IN 2007, a British newspaper published a false report about Prince Bandar Bin Sultan. This report was one of a series of lies and rumors spread by Western newspapers in retaliation against Prince Bandar's role in confronting the Iranian terror in the region, which is supported by Qatar and carried out by the Hezbollah militia.

Prince Bandar at that time was the head of the Saudi national security and the Saudi Arabian intelligence. He was involved in a security and intelligence war against the forces of evil in the region and against the terrorist nexus led by Iran.

This was to protect the Saudi Judiciary against Iranian infiltration after the fall of Iraq and the emergence of the Shiite political crescent, which started in Tehran and passed through Baghdad, Damascus and then Beirut, which has a heavy concentration of Shiites in the southern part of the city.
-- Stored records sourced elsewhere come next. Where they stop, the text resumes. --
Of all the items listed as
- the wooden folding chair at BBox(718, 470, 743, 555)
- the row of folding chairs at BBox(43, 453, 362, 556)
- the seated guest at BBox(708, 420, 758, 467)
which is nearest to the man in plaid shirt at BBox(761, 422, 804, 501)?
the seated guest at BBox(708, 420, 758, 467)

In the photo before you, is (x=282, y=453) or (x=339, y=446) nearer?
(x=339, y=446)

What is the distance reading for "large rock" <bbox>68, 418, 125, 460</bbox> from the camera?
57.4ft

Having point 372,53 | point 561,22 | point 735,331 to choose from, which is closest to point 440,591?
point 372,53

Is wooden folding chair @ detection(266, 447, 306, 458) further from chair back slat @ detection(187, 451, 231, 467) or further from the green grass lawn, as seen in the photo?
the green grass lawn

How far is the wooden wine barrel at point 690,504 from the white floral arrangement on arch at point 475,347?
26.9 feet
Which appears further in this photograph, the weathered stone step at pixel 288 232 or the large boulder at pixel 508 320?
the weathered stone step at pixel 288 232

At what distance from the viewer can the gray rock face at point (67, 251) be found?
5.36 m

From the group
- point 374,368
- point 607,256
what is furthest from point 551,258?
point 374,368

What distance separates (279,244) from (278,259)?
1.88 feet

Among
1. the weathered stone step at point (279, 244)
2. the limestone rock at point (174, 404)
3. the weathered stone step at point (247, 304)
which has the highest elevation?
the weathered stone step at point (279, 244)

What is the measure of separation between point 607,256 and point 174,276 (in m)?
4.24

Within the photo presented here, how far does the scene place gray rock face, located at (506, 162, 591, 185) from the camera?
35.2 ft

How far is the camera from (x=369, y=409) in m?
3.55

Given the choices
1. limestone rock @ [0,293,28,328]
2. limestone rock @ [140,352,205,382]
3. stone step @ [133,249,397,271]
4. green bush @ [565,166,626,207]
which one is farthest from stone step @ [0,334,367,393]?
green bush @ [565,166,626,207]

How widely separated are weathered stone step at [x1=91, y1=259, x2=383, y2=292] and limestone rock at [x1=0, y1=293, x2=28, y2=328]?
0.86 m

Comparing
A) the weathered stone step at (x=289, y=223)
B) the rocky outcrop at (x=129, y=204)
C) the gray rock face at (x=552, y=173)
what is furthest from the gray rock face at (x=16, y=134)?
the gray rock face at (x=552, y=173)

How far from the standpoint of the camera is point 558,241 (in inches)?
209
Before the reports in the Guardian and BBC, the Hezbollah militia and Syrian mercenaries had assassinated more than 75 Lebanese politicians, most prominent among them former prime minister Rafik Hariri.

Prince Bandar was the number one enemy of the nexus that was controlled by Iran. Qatar controlled the character assassination campaigns, which is a role it has been playing for a long time targeting kings and princes.

Qatar has special capabilities in engaging in illegitimate wars. The Qataris carry it out through foreign media networks, which they bought with their dirty money.

The roles were coordinated between Damascus, southern Beirut, Doha and Tehran. The Hezbollah terrorists were getting help from their minions in the Arab region to spread lies and rumors through newspapers controlled by the group in Beirut. Qatar's role was to recycle these reports through its Al-Jazeera channel, which then were picked up by Western newspapers. They are playing the same game today.

Prince Bandar, in line with media regulations prevailing in the West, assigned a legal office to file a libel lawsuit against the British newspaper. The newspaper did not expect such a move from the part of the prince. It thought he would not go beyond the threat of taking action and to engage in a legal battle with a newspaper of its size. Prince Bandar was confident of his innocence and knew very well who was behind fabricating this news and who bribed the newspaper to publish it. He insisted on following up the case himself until he won and forced the newspaper to apologize and pay financial compensation.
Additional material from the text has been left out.